Fatigue is common with Psoriasis. If a Strep infection triggered it the Strep can be gone but the Psoriasis continues. So it can go like this.... You get Step, immune system reacts. Strep goes, immune system stays switched on. So you have an autoimmune condition. Not an active infection.

Yea, but it's still one of things I need to learn more about.

If I do have an infection of Strep A, or maybe it was C. Pneumoniae that triggered Psoriasis, I'll treat that. Just got my Cpn prescription, and got my test done for Strep A the other day, so waiting results there.

But I'm also going to treat the autoimmune condition. I mean, I have the direct approach stuff, like my dermatologist has me on Methotrexate and Triamcinolone acetonide cream, which is fine (and psorisis is mostly gone now). But if I have a primary immunodeficiency like X-linked agammaglobulinemia (which I'll be finding out soon!), the IVIG seems to treat that w/ success. If I test positive for high-risk HLA allele gene variations showing susceptibility to certain conditions or infections, there are lots of different types of intravenous infusions for treatment options. Lots of different types of Immune-modulating therapies.

Can't drag me down w/ that negative talk, I'm on a roll!

 

[lenora]

@lenora Thx for the response! I'm Ft Worth. PM me if you know any CFS specialists in DFW.

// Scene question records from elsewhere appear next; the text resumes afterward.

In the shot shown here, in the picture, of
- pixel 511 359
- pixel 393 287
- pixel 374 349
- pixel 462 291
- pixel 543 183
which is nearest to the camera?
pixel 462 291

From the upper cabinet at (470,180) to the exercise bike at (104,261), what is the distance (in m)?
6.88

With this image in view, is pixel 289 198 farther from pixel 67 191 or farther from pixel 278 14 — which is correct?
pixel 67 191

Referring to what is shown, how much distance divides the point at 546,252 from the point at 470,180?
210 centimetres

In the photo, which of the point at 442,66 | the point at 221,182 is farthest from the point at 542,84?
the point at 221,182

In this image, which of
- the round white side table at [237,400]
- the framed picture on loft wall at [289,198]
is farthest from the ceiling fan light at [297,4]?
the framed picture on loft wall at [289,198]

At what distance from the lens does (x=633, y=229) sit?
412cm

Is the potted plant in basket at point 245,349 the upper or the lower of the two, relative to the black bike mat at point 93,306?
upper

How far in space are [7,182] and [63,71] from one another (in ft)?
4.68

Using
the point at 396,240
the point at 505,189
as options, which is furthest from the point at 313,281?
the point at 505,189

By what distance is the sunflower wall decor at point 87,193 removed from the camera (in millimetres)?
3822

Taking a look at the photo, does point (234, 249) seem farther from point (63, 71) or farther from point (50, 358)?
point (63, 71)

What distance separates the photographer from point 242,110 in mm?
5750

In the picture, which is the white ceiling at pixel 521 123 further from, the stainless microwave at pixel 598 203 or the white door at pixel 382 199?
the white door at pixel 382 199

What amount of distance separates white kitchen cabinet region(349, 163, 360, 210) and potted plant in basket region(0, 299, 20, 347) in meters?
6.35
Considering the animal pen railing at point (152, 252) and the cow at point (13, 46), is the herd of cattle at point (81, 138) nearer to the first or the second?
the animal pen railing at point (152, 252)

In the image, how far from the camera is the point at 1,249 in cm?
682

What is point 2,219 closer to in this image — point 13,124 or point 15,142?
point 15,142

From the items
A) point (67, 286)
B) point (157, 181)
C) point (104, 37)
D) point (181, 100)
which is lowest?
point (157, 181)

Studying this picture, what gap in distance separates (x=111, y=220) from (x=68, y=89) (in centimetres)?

Hi Sometexan84....I would happily give you the name of a CFS specialist here, but everyone I know is retiring or already retired (I'm 73). I would call a hospital ask for the names of Dr.s accepting patients, chances are they're just setting up) and go to one of them. The new Rheumatologists are also very involved in ME, and of course anyone in CFS work....but they're very hard to come by. If it's a new rheumatologist, then I would do it locally instead of coming all the way to DFS unless you work here, of course.

If I heard of a specialist in CFS I'll let you know, but I do know the Rheumatologists are also very good. Yours, Lenora.